Much of Fanon’s anger in The Wretched of the Earth is directed against the new bourgeoisies arising after independence. These groups are made up of city-based individuals, sometimes including urban laborers, who were well treated in the colonial period; more often, they are merchants scavenging on neocolonialist ventures. The bourgoisie that Fanon describes is an underdeveloped class—small businessmen, artisans, administrators, university personnel, army officers—that lacks capital or highly trained technical personnel. Consequently, they readily replace the European settlers who have fled and are hostile to any kind of genuine socialism (which might curb their newly found economic power).

In the new states, as material progress declines, the bourgeoisie is often forced to hide behind a popular, charismatic leader, who urges his subjects on to greater effort for a smaller reward. Moreover, the bourgeoisie allows the national party to disintegrate; useful in organizing mass participation in the struggle for independence, it is no longer needed in peacetime. Thus, the new parties become part of the machinery for controlling the people.
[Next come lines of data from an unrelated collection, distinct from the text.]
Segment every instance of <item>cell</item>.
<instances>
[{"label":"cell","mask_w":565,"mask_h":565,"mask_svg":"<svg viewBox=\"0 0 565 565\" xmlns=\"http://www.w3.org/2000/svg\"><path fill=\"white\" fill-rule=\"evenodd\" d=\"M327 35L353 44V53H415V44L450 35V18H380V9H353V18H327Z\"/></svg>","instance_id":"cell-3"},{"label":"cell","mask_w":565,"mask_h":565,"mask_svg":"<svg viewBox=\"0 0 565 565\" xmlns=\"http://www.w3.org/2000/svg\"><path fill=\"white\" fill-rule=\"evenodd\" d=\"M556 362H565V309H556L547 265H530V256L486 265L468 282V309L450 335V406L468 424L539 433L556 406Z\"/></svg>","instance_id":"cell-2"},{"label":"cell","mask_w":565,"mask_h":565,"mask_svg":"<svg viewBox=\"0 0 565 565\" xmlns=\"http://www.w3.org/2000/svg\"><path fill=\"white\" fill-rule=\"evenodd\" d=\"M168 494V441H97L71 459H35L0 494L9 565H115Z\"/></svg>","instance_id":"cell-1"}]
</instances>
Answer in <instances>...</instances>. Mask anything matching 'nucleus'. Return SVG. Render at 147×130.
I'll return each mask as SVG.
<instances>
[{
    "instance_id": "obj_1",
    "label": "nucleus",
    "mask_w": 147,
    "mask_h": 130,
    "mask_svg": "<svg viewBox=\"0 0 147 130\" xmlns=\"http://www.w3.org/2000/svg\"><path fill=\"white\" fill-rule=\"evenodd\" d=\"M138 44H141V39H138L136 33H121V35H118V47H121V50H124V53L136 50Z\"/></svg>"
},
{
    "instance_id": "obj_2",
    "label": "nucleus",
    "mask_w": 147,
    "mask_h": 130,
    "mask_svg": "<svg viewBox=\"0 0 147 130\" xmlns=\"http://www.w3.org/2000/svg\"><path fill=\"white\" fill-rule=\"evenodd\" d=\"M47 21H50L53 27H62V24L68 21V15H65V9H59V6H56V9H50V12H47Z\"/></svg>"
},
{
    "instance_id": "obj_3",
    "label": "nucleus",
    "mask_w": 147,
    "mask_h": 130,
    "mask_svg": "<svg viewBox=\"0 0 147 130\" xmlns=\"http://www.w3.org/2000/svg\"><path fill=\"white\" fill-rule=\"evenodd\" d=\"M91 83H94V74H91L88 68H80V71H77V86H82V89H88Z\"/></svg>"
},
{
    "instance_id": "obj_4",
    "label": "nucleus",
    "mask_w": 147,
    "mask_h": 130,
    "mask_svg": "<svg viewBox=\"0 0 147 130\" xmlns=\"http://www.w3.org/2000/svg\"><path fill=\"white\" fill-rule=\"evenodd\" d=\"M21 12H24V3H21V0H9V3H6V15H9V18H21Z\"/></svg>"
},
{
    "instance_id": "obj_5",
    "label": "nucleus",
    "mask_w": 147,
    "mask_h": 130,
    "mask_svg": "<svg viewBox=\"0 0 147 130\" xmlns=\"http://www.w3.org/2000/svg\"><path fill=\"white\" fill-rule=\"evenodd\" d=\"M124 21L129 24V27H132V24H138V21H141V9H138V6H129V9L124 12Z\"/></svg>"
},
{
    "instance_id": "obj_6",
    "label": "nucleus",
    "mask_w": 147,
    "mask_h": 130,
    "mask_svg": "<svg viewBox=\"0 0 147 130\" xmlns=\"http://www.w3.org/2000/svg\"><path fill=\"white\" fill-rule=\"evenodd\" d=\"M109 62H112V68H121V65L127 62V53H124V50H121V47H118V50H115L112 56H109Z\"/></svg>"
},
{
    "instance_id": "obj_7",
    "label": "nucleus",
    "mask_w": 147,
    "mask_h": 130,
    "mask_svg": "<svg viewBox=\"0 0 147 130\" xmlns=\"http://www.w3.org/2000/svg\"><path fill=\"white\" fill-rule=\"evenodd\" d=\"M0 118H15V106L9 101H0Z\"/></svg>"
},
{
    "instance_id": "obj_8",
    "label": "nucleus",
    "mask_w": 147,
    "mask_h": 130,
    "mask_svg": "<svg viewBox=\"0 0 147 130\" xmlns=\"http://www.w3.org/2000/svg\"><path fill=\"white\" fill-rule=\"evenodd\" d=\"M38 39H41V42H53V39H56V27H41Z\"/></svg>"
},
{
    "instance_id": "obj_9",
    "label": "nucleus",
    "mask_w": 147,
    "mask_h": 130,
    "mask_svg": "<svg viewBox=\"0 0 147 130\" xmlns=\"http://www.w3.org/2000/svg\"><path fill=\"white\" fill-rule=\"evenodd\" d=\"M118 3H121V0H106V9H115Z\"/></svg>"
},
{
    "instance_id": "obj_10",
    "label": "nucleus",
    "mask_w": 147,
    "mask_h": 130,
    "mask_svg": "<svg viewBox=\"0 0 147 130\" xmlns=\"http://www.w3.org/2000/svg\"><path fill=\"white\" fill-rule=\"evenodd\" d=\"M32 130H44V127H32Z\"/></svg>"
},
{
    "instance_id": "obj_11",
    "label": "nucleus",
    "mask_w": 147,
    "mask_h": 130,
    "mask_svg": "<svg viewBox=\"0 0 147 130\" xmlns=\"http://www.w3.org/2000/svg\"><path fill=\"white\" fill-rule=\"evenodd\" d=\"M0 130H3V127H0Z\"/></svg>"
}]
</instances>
Fanon is at his best when describing middle-class structures within the Third World. Nevertheless, his theories weaken when they approach specific methods for destroying the structure, for destroying the dictatorship of the middle class. Believing that the hope for a better future lies in the country, Fanon describes the possibilities for rebuilding more radical national parties based in rural areas. Decentralization would rejuvenate the countryside and “deconsecrate” the capital, hopelessly corrupted by European rule and thought.